§ STATED EXERCISE
Render every line of the listing below as a JSON array of strings, one string per line, with blank lines left out.

....

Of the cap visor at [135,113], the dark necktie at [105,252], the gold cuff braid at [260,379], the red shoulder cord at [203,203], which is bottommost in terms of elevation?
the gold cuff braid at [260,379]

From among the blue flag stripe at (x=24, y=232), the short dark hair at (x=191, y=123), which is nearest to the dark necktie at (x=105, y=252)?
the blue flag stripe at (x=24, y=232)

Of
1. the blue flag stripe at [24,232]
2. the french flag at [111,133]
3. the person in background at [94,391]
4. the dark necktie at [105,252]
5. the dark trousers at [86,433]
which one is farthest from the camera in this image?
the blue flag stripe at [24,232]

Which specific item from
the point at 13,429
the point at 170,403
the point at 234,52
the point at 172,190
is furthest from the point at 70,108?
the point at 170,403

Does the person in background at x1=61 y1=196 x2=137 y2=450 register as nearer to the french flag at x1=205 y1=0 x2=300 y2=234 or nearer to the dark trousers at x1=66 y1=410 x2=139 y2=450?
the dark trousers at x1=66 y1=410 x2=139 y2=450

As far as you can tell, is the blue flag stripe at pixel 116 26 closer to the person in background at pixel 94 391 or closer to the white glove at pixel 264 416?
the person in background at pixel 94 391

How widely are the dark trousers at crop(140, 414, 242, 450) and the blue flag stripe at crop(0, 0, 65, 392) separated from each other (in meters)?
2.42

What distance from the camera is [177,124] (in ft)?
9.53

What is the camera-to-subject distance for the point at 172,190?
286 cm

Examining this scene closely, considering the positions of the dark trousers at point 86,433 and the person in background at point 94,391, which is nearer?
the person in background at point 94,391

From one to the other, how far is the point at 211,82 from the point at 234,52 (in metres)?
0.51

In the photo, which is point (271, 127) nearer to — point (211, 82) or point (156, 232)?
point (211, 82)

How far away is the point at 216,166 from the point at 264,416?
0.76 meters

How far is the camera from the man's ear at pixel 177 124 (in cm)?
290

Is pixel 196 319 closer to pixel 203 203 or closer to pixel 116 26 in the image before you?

....

§ RESPONSE
[
  "Of the cap visor at [135,113], the dark necktie at [105,252], the gold cuff braid at [260,379], the red shoulder cord at [203,203], which is bottommost in terms of elevation?",
  "the gold cuff braid at [260,379]",
  "From among the blue flag stripe at (x=24, y=232), the short dark hair at (x=191, y=123), which is nearest to the dark necktie at (x=105, y=252)?",
  "the blue flag stripe at (x=24, y=232)",
  "Of",
  "1. the blue flag stripe at [24,232]",
  "2. the french flag at [111,133]",
  "3. the person in background at [94,391]",
  "4. the dark necktie at [105,252]",
  "5. the dark trousers at [86,433]",
  "which one is farthest from the camera in this image?",
  "the blue flag stripe at [24,232]",
  "Which specific item from",
  "the point at 13,429",
  "the point at 170,403",
  "the point at 234,52",
  "the point at 172,190",
  "is furthest from the point at 70,108?",
  "the point at 170,403",
  "Does the person in background at x1=61 y1=196 x2=137 y2=450 register as nearer to the french flag at x1=205 y1=0 x2=300 y2=234 or nearer to the dark trousers at x1=66 y1=410 x2=139 y2=450?",
  "the dark trousers at x1=66 y1=410 x2=139 y2=450",
  "As far as you can tell, is the blue flag stripe at pixel 116 26 closer to the person in background at pixel 94 391 or closer to the white glove at pixel 264 416?",
  "the person in background at pixel 94 391",
  "How widely are the dark trousers at crop(140, 414, 242, 450) and the blue flag stripe at crop(0, 0, 65, 392) separated from each other (in meters)?",
  "2.42",
  "What distance from the camera is [177,124] (in ft)?",
  "9.53",
  "What is the camera-to-subject distance for the point at 172,190?",
  "286 cm",
  "Examining this scene closely, considering the positions of the dark trousers at point 86,433 and the person in background at point 94,391, which is nearer?",
  "the person in background at point 94,391",
  "From one to the other, how far is the point at 211,82 from the point at 234,52 (in metres)?",
  "0.51",
  "In the photo, which is point (271, 127) nearer to — point (211, 82) or point (156, 232)?",
  "point (211, 82)",
  "How far away is the point at 216,166 from the point at 264,416?",
  "0.76 meters",
  "How far is the camera from the man's ear at pixel 177 124 (in cm)?",
  "290",
  "Is pixel 196 319 closer to pixel 203 203 or closer to pixel 116 26 in the image before you?"
]